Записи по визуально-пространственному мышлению
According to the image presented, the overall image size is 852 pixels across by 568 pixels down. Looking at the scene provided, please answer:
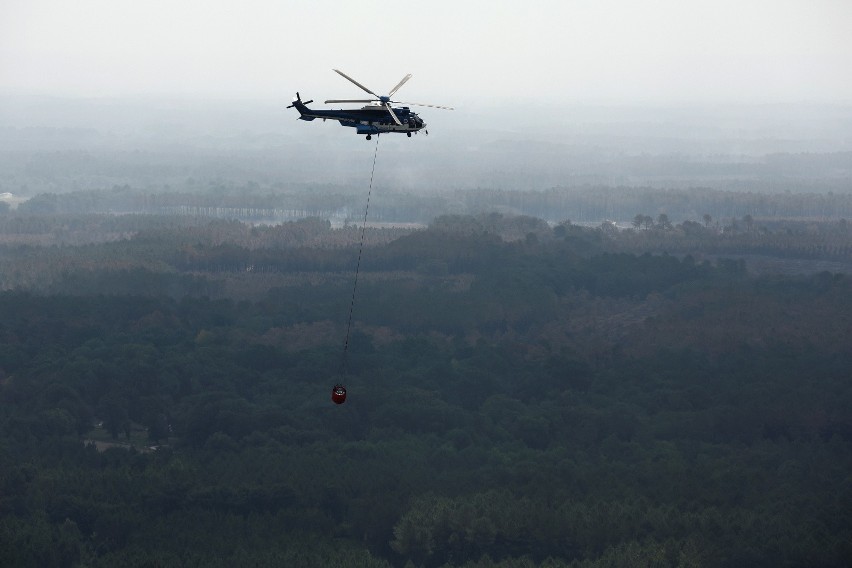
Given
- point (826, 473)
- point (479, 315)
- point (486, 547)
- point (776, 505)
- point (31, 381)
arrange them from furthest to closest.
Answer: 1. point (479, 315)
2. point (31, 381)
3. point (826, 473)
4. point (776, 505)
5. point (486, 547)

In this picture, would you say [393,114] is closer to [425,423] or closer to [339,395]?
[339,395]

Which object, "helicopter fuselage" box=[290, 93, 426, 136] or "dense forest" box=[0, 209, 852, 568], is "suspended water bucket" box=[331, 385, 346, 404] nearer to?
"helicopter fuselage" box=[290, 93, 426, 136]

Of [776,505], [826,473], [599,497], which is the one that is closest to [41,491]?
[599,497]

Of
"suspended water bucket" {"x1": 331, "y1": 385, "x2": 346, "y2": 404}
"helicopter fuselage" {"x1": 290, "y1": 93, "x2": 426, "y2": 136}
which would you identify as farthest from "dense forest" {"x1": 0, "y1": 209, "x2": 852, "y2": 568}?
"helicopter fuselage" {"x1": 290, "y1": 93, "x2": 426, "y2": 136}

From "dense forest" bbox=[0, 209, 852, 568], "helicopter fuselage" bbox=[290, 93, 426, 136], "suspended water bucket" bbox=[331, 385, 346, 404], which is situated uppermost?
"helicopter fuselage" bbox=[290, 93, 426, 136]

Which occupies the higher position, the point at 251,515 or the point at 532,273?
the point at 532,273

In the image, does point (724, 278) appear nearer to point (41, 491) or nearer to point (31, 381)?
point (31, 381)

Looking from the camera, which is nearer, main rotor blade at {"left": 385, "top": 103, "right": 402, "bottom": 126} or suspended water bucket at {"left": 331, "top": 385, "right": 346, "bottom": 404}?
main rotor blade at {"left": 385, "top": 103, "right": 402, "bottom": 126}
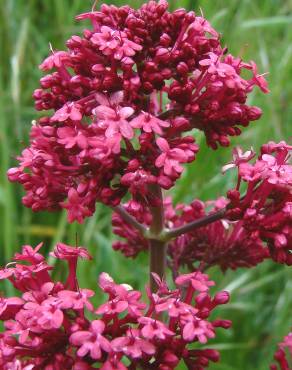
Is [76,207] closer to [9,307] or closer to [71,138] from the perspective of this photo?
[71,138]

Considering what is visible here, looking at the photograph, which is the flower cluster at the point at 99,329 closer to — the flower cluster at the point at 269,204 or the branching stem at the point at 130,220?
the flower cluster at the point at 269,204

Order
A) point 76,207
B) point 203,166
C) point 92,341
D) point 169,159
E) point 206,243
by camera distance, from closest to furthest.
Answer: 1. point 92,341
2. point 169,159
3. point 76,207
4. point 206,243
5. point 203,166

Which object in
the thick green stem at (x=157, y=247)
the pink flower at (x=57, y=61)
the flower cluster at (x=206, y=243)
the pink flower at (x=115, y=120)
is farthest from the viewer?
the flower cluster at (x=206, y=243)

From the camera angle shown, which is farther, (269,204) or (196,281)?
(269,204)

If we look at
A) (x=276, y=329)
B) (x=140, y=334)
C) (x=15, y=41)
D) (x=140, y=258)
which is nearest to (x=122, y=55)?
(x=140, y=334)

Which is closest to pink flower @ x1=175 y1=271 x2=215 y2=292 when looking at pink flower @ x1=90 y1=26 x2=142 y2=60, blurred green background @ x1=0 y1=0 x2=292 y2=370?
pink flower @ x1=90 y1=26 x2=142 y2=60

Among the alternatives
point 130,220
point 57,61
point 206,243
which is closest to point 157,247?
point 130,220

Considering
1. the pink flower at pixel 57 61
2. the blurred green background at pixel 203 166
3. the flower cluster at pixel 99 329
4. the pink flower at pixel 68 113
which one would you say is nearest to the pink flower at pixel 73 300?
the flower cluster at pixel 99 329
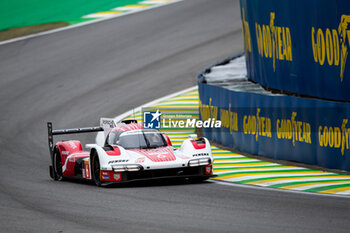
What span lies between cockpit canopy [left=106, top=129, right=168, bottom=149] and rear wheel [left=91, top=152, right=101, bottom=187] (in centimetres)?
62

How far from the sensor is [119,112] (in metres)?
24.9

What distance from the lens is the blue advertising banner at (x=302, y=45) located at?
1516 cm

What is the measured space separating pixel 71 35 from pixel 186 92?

* [Исходное задание]:
Перепишите все записи выше слово в слово, не включая в ответ изображения.

* [Выполненное задание]:
According to the image presented, the overall image size is 852 pixels across by 568 pixels down. Looking at the scene provided, please answer:
Given
- point (826, 473)
- point (479, 315)
- point (486, 547)
- point (776, 505)
- point (31, 381)
arrange them from furthest to closest.
Answer: 1. point (479, 315)
2. point (31, 381)
3. point (826, 473)
4. point (776, 505)
5. point (486, 547)

In this picture, would you say [393,114] is closer to [425,423] or closer to [339,395]?
[339,395]

Which object, "helicopter fuselage" box=[290, 93, 426, 136] or "dense forest" box=[0, 209, 852, 568], is "suspended water bucket" box=[331, 385, 346, 404] nearer to?
"helicopter fuselage" box=[290, 93, 426, 136]

Of [776,505], [826,473], [599,497], which is the one that is closest to [41,491]?
[599,497]

Of
"suspended water bucket" {"x1": 331, "y1": 385, "x2": 346, "y2": 404}
"helicopter fuselage" {"x1": 290, "y1": 93, "x2": 426, "y2": 136}
which would you identify as farthest from "dense forest" {"x1": 0, "y1": 209, "x2": 852, "y2": 568}?
"helicopter fuselage" {"x1": 290, "y1": 93, "x2": 426, "y2": 136}

From "dense forest" bbox=[0, 209, 852, 568], "helicopter fuselage" bbox=[290, 93, 426, 136], "suspended water bucket" bbox=[331, 385, 346, 404], which is situated uppermost?
"helicopter fuselage" bbox=[290, 93, 426, 136]

Which occupies the higher position, the point at 251,515 or the point at 532,273?
the point at 532,273

In the image, does point (724, 278) appear nearer to point (41, 491) or nearer to point (31, 381)?
point (31, 381)

Looking from the camera, which is nearer, main rotor blade at {"left": 385, "top": 103, "right": 402, "bottom": 126} or suspended water bucket at {"left": 331, "top": 385, "right": 346, "bottom": 404}?
main rotor blade at {"left": 385, "top": 103, "right": 402, "bottom": 126}
Is [76,207] closer to [9,307] or closer to [71,138] from the perspective of this photo?
[71,138]

Considering what is visible here, looking at the photograph, which is the flower cluster at the point at 99,329 closer to — the flower cluster at the point at 269,204 or the branching stem at the point at 130,220?
the flower cluster at the point at 269,204

Order
A) point 76,207
B) point 203,166
C) point 92,341
D) point 169,159
E) point 206,243
by camera distance, from closest to furthest.
Answer: 1. point 92,341
2. point 169,159
3. point 76,207
4. point 206,243
5. point 203,166

Which object in
the thick green stem at (x=157, y=247)
the pink flower at (x=57, y=61)
the flower cluster at (x=206, y=243)
the pink flower at (x=115, y=120)
is farthest from the viewer?
the flower cluster at (x=206, y=243)

From the camera angle shown, which is farther, (269,204) or (196,281)?
(269,204)

If we look at
A) (x=276, y=329)
B) (x=140, y=334)
C) (x=15, y=41)
D) (x=140, y=258)
which is nearest to (x=122, y=55)?
(x=140, y=334)

Which is closest to pink flower @ x1=175 y1=271 x2=215 y2=292 when looking at pink flower @ x1=90 y1=26 x2=142 y2=60, blurred green background @ x1=0 y1=0 x2=292 y2=370?
pink flower @ x1=90 y1=26 x2=142 y2=60

Among the alternatives
point 130,220
point 57,61
point 206,243
which is closest to point 157,247?
point 130,220

Considering
1. the pink flower at pixel 57 61
2. the blurred green background at pixel 203 166
3. the flower cluster at pixel 99 329
4. the pink flower at pixel 68 113
which one would you say is nearest to the pink flower at pixel 73 300?
the flower cluster at pixel 99 329
What span lies between cockpit canopy [left=106, top=129, right=168, bottom=149] and rear wheel [left=91, top=152, right=101, bottom=187] (in centimetres)?
62

How far from the sensor is [119,112] (in metres)?
24.9

What distance from the lens is the blue advertising banner at (x=302, y=45) located at?
1516 cm

What is the measured space separating pixel 71 35 from pixel 186 92?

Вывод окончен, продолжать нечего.